The other morning I managed to read the Gospel According To Clara In Regard To The Tricky Issue Of Chenille. It was so inspiring–the photograph of her chenille washcloth was so lush and lovely–that I immediately dove into the stash to find my cone of FoxFibre® Colorganic® yarn, which I have been hoarding since Nancy Parsons’s sock Woodstock last March. I paired its chunky self with some shelf-aged Rowan Fine Cotton Chenille, and the hand towel I’m cooking up is going to be really cushy. Or squishy, as Ravelry goddess Jess says. Clara encourages the washing AND drying of all-cotton chenille in order to make it more dense and velvety. It’ll lose some size, but I can’t wait to see what happens to it.
I am dragging these days; it’s some sort of a cold, or bubonic plague, which has me rooting around in the medicine closet, fighting the urge to slurp some Nyquil and call it a day. I started pitching out old medicine and unearthed enough rolled gauze to bandage a World War I trench war victim.
I also discovered some ancient, quaint family planning items. Not exactly amulets made out of goat’s hair and booby feathers, but close enough.

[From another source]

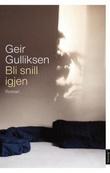 """""""Bli snill igjen - roman"""" av Geir Gulliksen"""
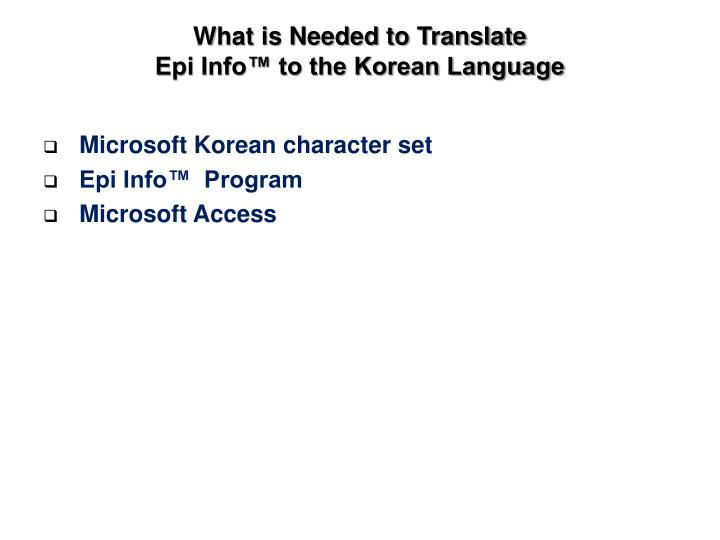 What is Needed to Translate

It made me realize that family planning used to be a big hobby of mine. I spent a lot of time and money planning not to have a family. Then, when the time came, I spent a lot of energy planning TO have a family. Now, I’m mostly done with the planning and I spend most of my time executing a family–aw, not EXECUTING my family, but you know, HAVING a family. Done with strategy, on to tactics. Keeping the extreme sports out of my kitchen. Explaining gravity to an eight year old as it pertains to why you might break your elbow coming off a plywood ramp if you’re not wearing a pad.
Life rolls on, doesn’t it? Anybody who needs a half a case of Today sponges which expired twelve years ago . . . I’m your girl.